Toll like receptors (TLRs) have also been implicated in the pathogenesis of glaucoma in two ways: certain alleles of the TLR4 gene are associated with an increased risk of glaucoma, at least in some populations (Shibuya et al., 2008; Takano et al., 2012), and TLR4 and other TLRs are reported to be increased in glaucoma retinas (Luo et al., 2010). TLRs are one of the principal receptor systems to recognize Pathogen- and Damage- Associated Molecular Patterns (PAMPS and DAMPs). Different TLRs are tuned to respond to the presence of different stimuli that are not found in normal tissues other than when there is disease or damage; for example, TLR3 responds to microbial double-stranded RNA, and TLR4 responds to endogenous ligands induced by cell stress such as heat shock proteins (HSPs). Interestingly, one of the endogenous ligands for TLR4 is Tenascin-C, which is highly upregulated in glaucomatous ONH (Pena et al., 1999; Wallace et al., 2014; Wallace et al., 2015) and animal models of glaucoma (Johnson et al., 2007). Not surprisingly, astrocytes have a more limited set of damage-detecting TLRs than microglia and monocyte/macrophages. While there have been a few studies of TLRs in animal models of RGC injury, at this point it is unclear what role TLRs have in human glaucoma.

Tumor necrosis factor alpha (TNFα) is another neuroinflammation modulator for which there is strong evidence of involvement in glaucoma. Certain polymorphisms in TNFα confer an increased risk of glaucoma (Lin et al., 2003; Mossböck et al., 2006; Bozkurt et al., 2012; Wang et al., 2012; Xin et al., 2013; Dubey et al., 2015). Moreover, there is extensive data showing increased TNFα in vitreous, retina and optic nerve in glaucoma (Wakefield and Lloyd, 1992; Yuan and Neufeld, 2000; Tezel, 2008; Yang et al., 2011; Wiggs, 2015). Interestingly, the TNFα is produced by astrocytes and especially microglia (Sawada et al., 1989; Hostenbach et al., 2014). Generally, secretion of TNFα and a related protein FasL are thought to promote RGC cell death, through a variety of mechanisms (Wajant et al., 2003; Mac Nair et al., 2014; Cueva Vargas et al., 2015), which most likely involve direct killing of RGCs. To this, intravitreal injections of soluble murine TNFα induces oligodendrocyte and RGC death in a mouse model of glaucoma, and using specific TNFα blockers protects from RGC loss in a rat model of glaucoma (Nakazawa et al., 2006; Cueva Vargas et al., 2015). Why glia should have a mechanism killing RGCs is not obvious. Pharmacological inhibition of TNFα or FasL activity has been shown to be neuroprotective in animal models of glaucoma (Roh et al., 2012; Su et al., 2014), although these inhibitors have not provided protection in other neurodegenerative disorders. Given the wide availability of TNFα inhibitors approved for human use, they deserve further study in relation to human glaucoma; more studies, for example, are needed to determine precisely when and where TNFα is secreted in glaucoma.

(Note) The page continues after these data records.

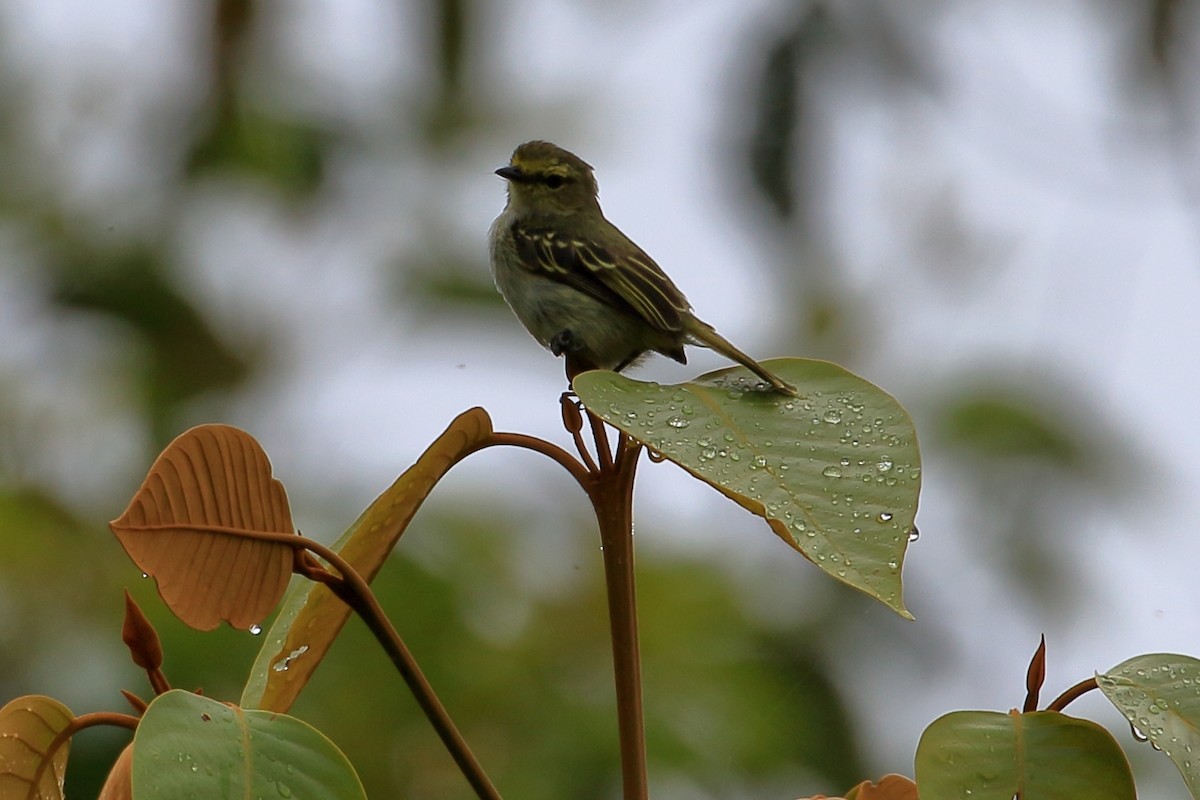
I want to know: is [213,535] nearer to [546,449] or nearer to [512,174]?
[546,449]

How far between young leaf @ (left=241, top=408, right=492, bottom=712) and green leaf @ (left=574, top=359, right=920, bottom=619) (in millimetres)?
166

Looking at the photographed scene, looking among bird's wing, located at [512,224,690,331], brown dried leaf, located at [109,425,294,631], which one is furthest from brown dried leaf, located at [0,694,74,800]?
bird's wing, located at [512,224,690,331]

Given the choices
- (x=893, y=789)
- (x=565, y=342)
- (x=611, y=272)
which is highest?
(x=611, y=272)

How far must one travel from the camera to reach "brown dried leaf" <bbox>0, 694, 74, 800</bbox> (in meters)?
1.12

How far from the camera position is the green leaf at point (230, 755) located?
93 cm

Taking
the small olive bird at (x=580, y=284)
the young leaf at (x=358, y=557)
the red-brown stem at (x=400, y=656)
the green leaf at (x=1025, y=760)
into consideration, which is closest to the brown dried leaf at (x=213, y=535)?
the red-brown stem at (x=400, y=656)

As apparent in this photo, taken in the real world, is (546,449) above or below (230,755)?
above

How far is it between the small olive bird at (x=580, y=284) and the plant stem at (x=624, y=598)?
2.40ft

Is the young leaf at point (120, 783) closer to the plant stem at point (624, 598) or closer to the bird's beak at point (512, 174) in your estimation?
the plant stem at point (624, 598)

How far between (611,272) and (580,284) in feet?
0.26

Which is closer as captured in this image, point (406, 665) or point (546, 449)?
point (406, 665)

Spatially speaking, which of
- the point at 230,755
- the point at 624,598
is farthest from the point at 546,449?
the point at 230,755

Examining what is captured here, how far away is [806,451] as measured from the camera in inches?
45.3

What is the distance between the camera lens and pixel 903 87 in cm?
382
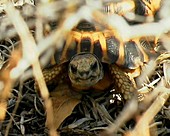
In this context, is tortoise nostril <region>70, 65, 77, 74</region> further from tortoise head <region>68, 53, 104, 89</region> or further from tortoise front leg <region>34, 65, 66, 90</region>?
tortoise front leg <region>34, 65, 66, 90</region>

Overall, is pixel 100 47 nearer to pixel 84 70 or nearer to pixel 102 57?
pixel 102 57

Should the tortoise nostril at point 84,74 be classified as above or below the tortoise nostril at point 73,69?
below

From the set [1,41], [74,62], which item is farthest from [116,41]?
[1,41]

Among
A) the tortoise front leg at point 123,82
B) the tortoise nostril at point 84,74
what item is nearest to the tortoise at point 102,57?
the tortoise front leg at point 123,82

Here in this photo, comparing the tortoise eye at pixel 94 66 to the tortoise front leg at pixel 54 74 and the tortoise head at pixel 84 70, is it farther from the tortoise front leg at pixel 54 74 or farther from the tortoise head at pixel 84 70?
the tortoise front leg at pixel 54 74

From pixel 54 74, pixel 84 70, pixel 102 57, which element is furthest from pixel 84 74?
pixel 54 74
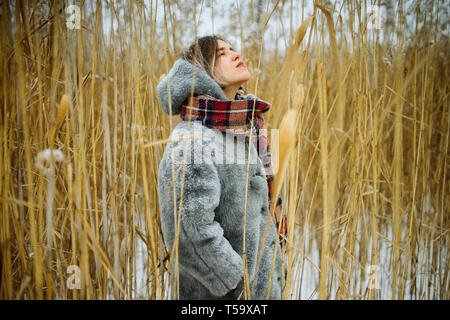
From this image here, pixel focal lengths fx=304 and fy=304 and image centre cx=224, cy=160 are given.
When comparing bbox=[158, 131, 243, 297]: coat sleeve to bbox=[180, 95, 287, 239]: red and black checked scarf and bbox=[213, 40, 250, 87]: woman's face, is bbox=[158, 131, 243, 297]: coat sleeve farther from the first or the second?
bbox=[213, 40, 250, 87]: woman's face

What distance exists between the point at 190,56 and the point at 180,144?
234 millimetres

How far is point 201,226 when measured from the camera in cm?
55

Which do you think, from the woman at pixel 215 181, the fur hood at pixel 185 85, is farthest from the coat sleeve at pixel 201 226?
the fur hood at pixel 185 85

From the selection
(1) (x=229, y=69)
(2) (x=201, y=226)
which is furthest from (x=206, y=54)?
(2) (x=201, y=226)

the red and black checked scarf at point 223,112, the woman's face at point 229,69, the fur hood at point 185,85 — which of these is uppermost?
the woman's face at point 229,69

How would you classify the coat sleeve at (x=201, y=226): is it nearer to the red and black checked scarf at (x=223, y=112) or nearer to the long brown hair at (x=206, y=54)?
the red and black checked scarf at (x=223, y=112)

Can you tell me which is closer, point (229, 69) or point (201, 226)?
point (201, 226)

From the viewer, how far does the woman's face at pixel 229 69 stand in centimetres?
66

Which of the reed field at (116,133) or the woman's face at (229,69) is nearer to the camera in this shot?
the reed field at (116,133)

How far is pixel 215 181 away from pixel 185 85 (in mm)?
210

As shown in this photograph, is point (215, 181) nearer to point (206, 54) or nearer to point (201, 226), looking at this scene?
point (201, 226)
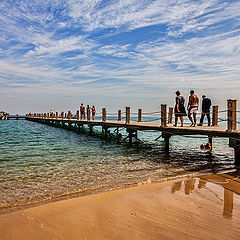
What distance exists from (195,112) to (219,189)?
5.99m

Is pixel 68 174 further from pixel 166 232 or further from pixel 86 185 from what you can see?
pixel 166 232

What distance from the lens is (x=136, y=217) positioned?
3744mm

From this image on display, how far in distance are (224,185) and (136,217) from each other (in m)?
3.22

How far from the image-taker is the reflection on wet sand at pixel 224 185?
4241mm

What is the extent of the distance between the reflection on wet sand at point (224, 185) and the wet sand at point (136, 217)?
23mm

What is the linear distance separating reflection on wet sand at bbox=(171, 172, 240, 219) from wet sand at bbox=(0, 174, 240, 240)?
0.02 metres

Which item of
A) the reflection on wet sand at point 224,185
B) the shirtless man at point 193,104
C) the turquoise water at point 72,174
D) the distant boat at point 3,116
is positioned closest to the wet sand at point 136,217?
the reflection on wet sand at point 224,185

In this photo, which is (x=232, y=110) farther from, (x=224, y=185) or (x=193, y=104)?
(x=224, y=185)

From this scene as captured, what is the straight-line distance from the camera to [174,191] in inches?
203

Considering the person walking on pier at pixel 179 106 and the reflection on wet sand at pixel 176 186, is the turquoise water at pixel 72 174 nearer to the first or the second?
the reflection on wet sand at pixel 176 186

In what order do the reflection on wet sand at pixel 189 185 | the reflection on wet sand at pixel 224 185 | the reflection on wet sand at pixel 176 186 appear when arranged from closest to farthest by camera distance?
the reflection on wet sand at pixel 224 185 → the reflection on wet sand at pixel 189 185 → the reflection on wet sand at pixel 176 186

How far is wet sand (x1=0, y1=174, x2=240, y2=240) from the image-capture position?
3.20m

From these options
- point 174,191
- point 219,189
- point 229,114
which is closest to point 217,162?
point 229,114

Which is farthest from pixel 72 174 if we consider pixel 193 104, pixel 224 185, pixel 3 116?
pixel 3 116
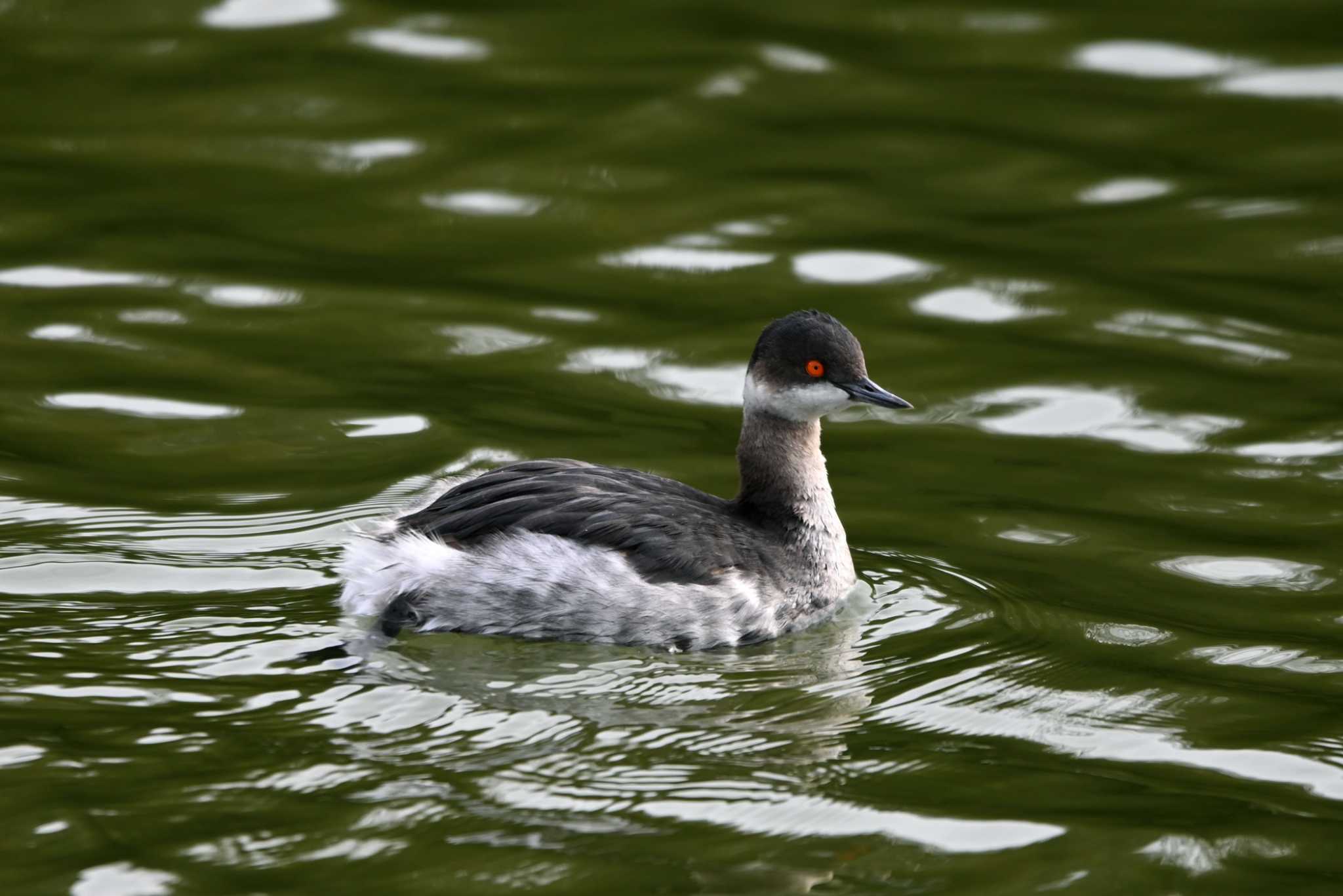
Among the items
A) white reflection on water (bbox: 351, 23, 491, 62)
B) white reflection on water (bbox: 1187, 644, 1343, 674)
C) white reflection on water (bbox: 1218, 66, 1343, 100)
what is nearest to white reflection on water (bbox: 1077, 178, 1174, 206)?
white reflection on water (bbox: 1218, 66, 1343, 100)

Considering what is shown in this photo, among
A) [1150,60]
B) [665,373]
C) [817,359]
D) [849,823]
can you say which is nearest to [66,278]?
[665,373]

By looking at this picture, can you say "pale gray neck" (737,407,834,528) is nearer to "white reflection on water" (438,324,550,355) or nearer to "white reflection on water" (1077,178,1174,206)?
"white reflection on water" (438,324,550,355)

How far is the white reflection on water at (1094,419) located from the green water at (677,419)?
27mm

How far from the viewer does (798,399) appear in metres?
6.71

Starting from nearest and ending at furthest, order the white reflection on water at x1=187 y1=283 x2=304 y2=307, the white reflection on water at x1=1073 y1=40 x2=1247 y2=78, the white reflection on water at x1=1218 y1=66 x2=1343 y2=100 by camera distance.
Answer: the white reflection on water at x1=187 y1=283 x2=304 y2=307 < the white reflection on water at x1=1218 y1=66 x2=1343 y2=100 < the white reflection on water at x1=1073 y1=40 x2=1247 y2=78

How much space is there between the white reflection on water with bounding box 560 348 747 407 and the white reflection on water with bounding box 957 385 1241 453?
1057mm

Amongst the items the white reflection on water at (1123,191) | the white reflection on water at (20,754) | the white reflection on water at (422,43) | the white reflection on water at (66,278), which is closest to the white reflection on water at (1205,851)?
the white reflection on water at (20,754)

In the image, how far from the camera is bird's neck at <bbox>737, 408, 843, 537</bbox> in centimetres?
667

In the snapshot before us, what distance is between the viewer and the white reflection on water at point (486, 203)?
10211mm

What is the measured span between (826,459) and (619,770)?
2967mm

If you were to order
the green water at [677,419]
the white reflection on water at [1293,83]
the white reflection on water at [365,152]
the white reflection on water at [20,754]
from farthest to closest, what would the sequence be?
the white reflection on water at [1293,83] < the white reflection on water at [365,152] < the white reflection on water at [20,754] < the green water at [677,419]

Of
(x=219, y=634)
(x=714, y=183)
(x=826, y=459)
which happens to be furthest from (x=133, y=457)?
(x=714, y=183)

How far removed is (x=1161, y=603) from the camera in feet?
22.0

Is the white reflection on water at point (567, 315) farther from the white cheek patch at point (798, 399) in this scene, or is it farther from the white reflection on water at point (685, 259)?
the white cheek patch at point (798, 399)
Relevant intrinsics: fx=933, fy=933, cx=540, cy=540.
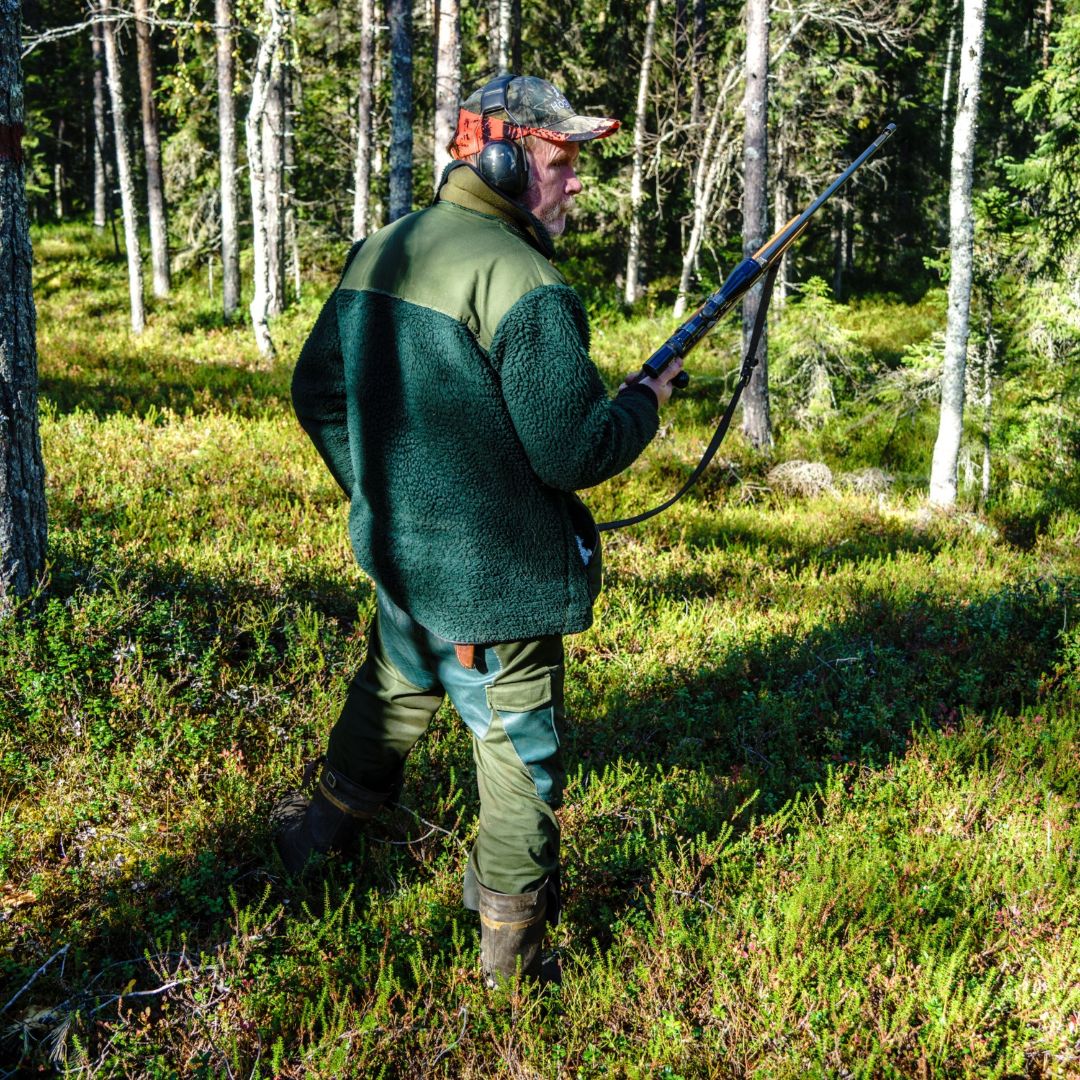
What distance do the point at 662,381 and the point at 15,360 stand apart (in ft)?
9.19

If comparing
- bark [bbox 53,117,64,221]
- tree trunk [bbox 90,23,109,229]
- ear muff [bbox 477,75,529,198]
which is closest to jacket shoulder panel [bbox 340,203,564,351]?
ear muff [bbox 477,75,529,198]

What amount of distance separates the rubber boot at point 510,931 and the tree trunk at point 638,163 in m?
22.1

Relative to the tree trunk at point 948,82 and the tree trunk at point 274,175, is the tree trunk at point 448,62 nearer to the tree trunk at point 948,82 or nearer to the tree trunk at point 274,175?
the tree trunk at point 274,175

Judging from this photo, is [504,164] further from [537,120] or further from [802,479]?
[802,479]

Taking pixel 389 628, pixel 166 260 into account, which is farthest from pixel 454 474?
pixel 166 260

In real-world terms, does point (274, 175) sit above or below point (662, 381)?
above

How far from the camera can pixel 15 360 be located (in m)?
3.94

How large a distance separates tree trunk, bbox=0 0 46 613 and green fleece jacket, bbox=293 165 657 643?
1.89m

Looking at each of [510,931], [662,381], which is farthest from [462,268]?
[510,931]

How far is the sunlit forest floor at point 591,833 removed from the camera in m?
2.77

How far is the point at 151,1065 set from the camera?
2.50m

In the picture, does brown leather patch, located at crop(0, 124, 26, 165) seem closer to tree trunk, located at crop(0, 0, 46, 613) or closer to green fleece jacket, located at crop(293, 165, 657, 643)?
tree trunk, located at crop(0, 0, 46, 613)

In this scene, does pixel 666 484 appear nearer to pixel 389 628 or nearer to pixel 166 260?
pixel 389 628

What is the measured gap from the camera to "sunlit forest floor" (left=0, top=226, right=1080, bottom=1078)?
9.10 feet
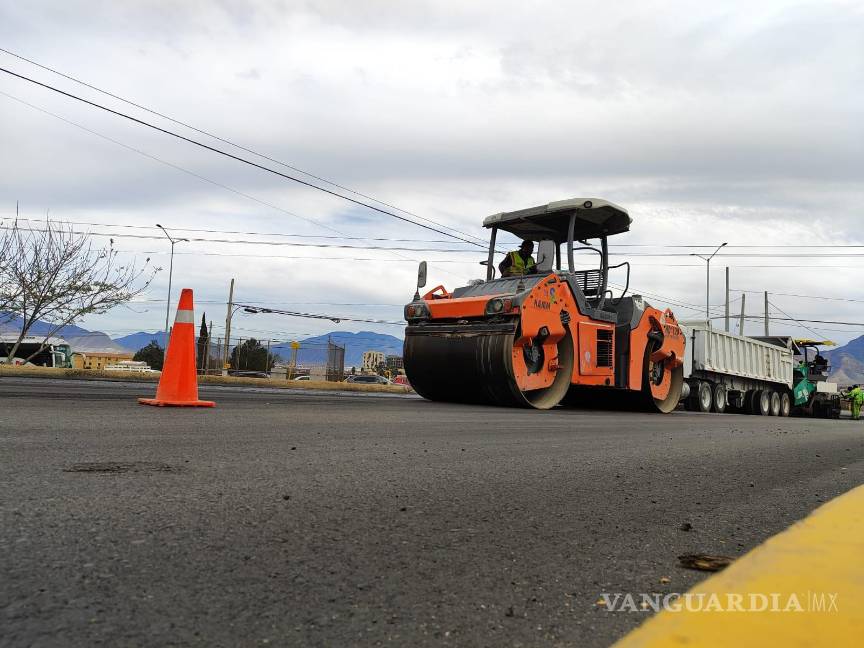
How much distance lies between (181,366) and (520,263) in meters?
6.15

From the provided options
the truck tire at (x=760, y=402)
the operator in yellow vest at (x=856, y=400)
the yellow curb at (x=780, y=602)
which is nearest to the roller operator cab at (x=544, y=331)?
the yellow curb at (x=780, y=602)

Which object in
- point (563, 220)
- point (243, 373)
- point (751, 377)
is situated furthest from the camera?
point (243, 373)

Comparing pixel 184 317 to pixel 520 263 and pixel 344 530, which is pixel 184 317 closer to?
pixel 344 530

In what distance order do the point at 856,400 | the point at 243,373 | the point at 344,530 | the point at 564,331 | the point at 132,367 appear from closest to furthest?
the point at 344,530 < the point at 564,331 < the point at 856,400 < the point at 243,373 < the point at 132,367

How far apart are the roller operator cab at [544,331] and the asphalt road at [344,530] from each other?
470 centimetres

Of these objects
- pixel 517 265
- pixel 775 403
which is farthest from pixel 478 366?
pixel 775 403

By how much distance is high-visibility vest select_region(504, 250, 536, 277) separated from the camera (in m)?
11.5

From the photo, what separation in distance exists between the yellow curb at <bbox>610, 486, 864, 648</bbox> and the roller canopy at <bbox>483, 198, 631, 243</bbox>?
9311 mm

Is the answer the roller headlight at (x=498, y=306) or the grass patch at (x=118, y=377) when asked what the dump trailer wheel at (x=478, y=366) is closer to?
the roller headlight at (x=498, y=306)

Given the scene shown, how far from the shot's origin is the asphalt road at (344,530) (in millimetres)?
1577

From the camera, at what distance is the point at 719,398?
18203 mm

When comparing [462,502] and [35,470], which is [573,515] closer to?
[462,502]

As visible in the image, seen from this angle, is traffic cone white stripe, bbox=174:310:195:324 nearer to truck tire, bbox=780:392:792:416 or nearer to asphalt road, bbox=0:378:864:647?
asphalt road, bbox=0:378:864:647

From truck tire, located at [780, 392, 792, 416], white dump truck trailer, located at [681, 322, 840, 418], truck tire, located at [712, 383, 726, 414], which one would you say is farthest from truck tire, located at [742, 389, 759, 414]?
truck tire, located at [780, 392, 792, 416]
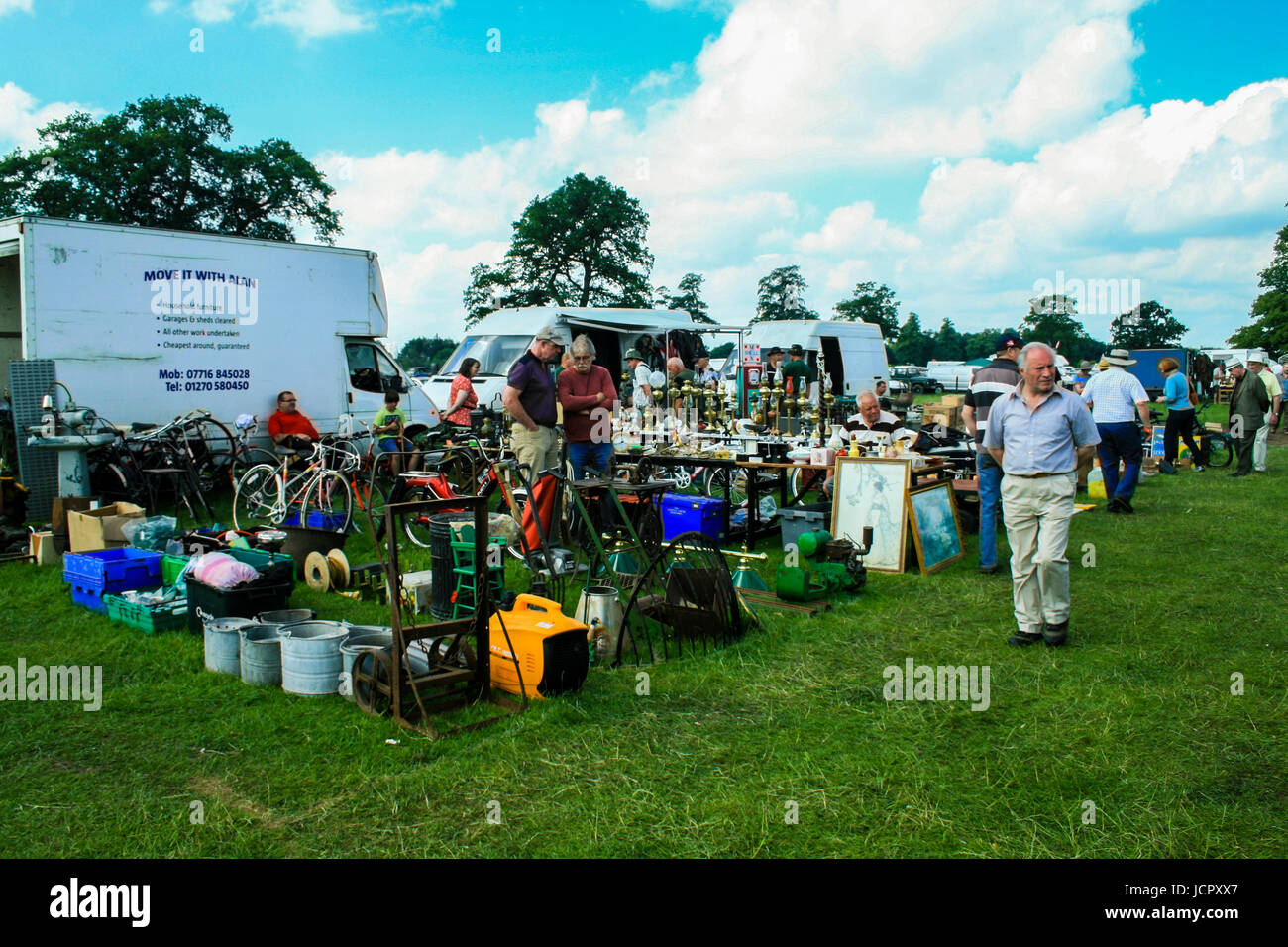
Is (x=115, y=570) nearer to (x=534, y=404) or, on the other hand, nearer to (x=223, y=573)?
(x=223, y=573)

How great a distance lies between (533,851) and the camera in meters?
3.11

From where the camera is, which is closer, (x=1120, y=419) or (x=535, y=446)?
(x=535, y=446)

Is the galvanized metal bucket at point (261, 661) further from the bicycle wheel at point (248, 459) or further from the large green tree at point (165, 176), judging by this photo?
the large green tree at point (165, 176)

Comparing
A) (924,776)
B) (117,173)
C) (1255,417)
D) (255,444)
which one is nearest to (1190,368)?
(1255,417)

Overall, although multiple neuroinflammatory pathways and genes have been identified in human and animal models of glaucoma (Figure 1), much work is still to be done to determine when they are activated and which ones are protective and which ones are pathogenic. As their roles become clearer, it should become clearer which ones may be therapeutic targets in human glaucoma.

3. Moving forward – recommended five-year goals

3.1: Determine the repertoire of neuroinflammatory cells and pathways in human glaucoma

The lack of assessment of neuroinflammation in human glaucoma is a key area that needs to be addressed. To achieve this, researchers need to properly utilize existing human and non-human primate glaucomatous tissues, using the best immunohistochemistry markers and microscopy. Improved availability and standardization of tissue sources, with as much associated data as possible, will aid these efforts. A significant challenge is to assess the range of neuroinflammatory cell types present in human glaucoma – particularly those cell types that may play a role early in disease but may be present in extremely low numbers. Often, tissue is obtained from patients with later stages of glaucoma, which may be less useful. New markers for distinguishing microglia from macrophages will be especially important in future studies.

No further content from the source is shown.